There’s nothing wrong with NOLF2’s middle section, there’s tons of gags, in-jokes and bullets flying about but it's largely padding – Tom’s house and The Thing base are essentially the same for instance - find enough clues to trigger the next scene - while India outstays it’s welcome. You get this feeling we're just kicking our heels until the final mission which slowly builds during the cut-scenes, as a warmongering US general pushes for war - and straight into HARM's hands.
The finale, escaping HARM’s (amusingly fake) volcano base, resolving Cate’s differences with Isako and stopping the Super-soldiers on Khios is all good fun – and there’s even time for a touching moment with one of the super-soldiers, who retained some memory and thinks Cate is its daughter – but NOLF2 doesn’t quite have that warmth of the original, that love for its sixties TV inspiration. Instead it ramps up the humour, almost reaching screwball comedy; I’m not saying Cate jumps the shark here, but it’s definitely going for the silly. I have nothing against chasing a three-foot-tall unicycle-riding mime through the backstreets of Calcutta while riding on Armstrong’s back as he peddles a kid’s tricycle, who can argue with that, but NOLF2 is more an absurdist experience compared to the subversive tone of the first. Okay, so NOLF1 had an opera-warbling mini-boss you bested by turning off her radio so she walked into electrified puddles, but NOLF2 is The Monkeys to NOLF1's The Beatles.

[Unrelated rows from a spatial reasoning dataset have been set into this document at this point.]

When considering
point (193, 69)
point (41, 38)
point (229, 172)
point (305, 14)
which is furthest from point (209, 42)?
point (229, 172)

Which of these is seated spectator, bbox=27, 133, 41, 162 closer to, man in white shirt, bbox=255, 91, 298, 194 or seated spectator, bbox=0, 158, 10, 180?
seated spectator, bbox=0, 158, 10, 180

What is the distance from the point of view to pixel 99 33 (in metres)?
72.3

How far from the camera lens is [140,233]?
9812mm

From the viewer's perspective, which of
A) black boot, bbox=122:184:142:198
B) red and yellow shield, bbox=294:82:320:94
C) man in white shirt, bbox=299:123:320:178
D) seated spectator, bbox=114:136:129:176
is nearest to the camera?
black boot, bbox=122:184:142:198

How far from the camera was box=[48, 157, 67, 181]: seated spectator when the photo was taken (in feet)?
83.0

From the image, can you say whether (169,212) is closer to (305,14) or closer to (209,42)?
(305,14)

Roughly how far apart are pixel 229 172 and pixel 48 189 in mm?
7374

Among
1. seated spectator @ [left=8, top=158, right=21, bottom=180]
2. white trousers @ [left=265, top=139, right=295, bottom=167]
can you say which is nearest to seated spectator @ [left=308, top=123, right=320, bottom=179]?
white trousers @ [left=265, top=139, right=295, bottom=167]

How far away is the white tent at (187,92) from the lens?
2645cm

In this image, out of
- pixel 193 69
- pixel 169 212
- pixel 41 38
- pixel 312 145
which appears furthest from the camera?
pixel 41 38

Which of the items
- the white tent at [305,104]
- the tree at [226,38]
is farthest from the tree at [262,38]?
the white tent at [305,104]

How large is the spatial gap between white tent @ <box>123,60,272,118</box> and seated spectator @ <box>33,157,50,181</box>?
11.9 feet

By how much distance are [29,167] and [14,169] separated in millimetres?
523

The unrealised potential of Isako and Cate’s relationship does sour things a little, and the subplot of the Super-solider searching for his daughter is another aspect that could have been explored instead of more India shenanigans, but NOLF2 is still a far better realised game than most. It’s not NOLF1 but few games are (almost none to be honest) and pacing and plotting aside, there’s a lot of fun to be had in the world. Around HARM bases there’s constant reminders to the staff ‘remember what HARM stands for’ – even though no one knows (Unless you play Monolith’s FEAR...) Games could learn a lot from Cate; they don’t all have to build social or gender commentary into their narratives or feature men turned into crates, but the NOLF games show it’s possible to deliver so much more than a reskin. The energy, excitement, wit and fun on display in NOLF2 reminds you why you love gaming so much; this is a game that loves to be played. Cate is lovely too.
The real heartbreaker here though isn’t the unobtainable, perfect Cate, it’s that the NOLF franchise is so mired in copyright issues it’ll never see the light of day or manage a re-release let alone a third game. And so, the NOLF games remain the very definition of a Blast from the Past - a real, genuine contender for the ‘they don’t make them like that anymore’ crown. Cate would look great in a crown, but only if it had a grappling hook hidden in it.